Please output only the lines that run from the line containing "How much distance" through the end of the material below, exactly.

[Spatial relationship records]
━━━━━━━━━━━━━━━━━━━━

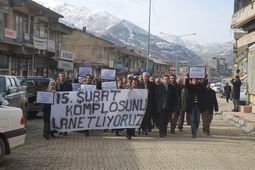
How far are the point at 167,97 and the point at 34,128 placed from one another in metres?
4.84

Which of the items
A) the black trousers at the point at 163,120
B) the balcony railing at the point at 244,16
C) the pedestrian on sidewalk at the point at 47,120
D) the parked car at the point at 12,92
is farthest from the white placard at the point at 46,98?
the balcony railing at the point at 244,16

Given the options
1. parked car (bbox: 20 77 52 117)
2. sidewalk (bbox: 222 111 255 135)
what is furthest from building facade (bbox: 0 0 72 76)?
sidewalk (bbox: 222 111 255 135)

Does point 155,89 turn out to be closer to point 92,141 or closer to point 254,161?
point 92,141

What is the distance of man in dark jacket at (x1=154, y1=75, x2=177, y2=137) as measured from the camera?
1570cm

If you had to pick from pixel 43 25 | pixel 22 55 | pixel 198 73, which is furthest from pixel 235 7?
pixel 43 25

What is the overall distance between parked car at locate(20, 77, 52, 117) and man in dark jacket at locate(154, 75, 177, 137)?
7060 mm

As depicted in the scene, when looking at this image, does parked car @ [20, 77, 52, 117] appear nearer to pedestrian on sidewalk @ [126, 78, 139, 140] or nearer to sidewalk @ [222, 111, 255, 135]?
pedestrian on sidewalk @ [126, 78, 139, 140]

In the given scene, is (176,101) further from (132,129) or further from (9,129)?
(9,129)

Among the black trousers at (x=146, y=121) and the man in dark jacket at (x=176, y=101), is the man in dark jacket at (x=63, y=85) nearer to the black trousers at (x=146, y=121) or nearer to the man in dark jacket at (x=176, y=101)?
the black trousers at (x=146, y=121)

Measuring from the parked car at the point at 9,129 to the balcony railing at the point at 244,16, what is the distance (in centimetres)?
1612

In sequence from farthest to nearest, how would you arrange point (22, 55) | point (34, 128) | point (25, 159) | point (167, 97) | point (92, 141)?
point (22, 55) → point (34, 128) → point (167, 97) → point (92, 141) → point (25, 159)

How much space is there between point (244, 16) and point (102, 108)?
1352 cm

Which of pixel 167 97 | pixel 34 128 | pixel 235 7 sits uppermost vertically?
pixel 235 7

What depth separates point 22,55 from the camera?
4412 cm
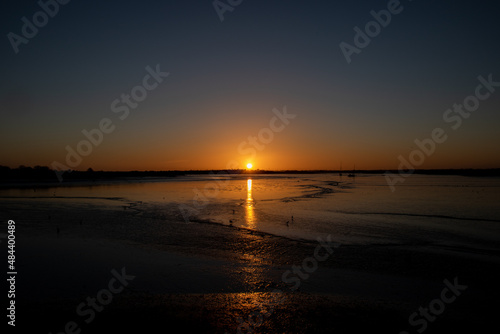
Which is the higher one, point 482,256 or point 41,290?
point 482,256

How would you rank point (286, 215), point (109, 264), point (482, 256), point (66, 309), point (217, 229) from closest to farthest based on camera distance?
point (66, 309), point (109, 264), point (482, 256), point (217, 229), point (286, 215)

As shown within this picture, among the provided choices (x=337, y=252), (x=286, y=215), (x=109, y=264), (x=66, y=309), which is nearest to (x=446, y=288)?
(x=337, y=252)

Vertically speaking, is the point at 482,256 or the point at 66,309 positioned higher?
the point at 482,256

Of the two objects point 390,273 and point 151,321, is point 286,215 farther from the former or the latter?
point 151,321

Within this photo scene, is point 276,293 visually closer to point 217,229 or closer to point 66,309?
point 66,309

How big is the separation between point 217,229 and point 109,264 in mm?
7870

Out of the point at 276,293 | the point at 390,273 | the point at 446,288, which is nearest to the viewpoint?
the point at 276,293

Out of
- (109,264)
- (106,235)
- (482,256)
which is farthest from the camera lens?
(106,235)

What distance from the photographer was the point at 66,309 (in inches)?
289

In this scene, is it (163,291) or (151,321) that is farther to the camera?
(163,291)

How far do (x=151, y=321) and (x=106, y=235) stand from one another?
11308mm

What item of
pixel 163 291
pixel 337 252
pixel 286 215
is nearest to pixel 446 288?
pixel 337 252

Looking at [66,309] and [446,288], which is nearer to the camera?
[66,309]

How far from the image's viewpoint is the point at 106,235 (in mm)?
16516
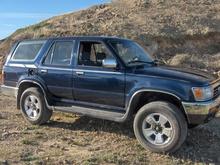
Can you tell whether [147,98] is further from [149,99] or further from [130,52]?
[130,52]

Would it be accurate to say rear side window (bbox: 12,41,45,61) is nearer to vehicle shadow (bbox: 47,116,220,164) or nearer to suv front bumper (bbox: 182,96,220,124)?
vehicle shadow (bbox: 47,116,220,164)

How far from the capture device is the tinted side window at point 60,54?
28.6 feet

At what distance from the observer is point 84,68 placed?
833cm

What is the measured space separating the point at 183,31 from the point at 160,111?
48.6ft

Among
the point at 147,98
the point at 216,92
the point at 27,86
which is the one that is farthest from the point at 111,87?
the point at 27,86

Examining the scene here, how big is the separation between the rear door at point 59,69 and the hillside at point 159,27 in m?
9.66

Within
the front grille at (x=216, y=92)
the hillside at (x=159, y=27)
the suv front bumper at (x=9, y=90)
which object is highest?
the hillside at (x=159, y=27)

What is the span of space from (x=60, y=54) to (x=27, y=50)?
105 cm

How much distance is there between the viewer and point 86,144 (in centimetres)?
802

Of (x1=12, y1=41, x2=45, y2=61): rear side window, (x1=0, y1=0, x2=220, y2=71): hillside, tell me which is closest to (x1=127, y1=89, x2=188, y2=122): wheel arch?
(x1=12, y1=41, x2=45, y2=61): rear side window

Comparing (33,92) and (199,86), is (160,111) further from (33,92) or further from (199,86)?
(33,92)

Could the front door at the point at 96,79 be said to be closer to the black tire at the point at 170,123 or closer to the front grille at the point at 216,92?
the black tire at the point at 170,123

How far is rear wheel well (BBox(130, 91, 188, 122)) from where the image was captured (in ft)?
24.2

━━━━━━━━━━━━━━━━━━━━

▶ Result
How much distance is there between the viewer and point 86,144 (in centimetres)?
802

Of (x1=12, y1=41, x2=45, y2=61): rear side window, (x1=0, y1=0, x2=220, y2=71): hillside, tell me which is closest to (x1=127, y1=89, x2=188, y2=122): wheel arch?
(x1=12, y1=41, x2=45, y2=61): rear side window

Comparing (33,92) and (199,86), is (160,111) further from (33,92) or further from (199,86)?
(33,92)

Could the front door at the point at 96,79 be said to be closer to the black tire at the point at 170,123 or closer to the front grille at the point at 216,92?
the black tire at the point at 170,123

How far is rear wheel well (BBox(130, 91, 188, 122)) from where the image was captured (in ft)?
24.2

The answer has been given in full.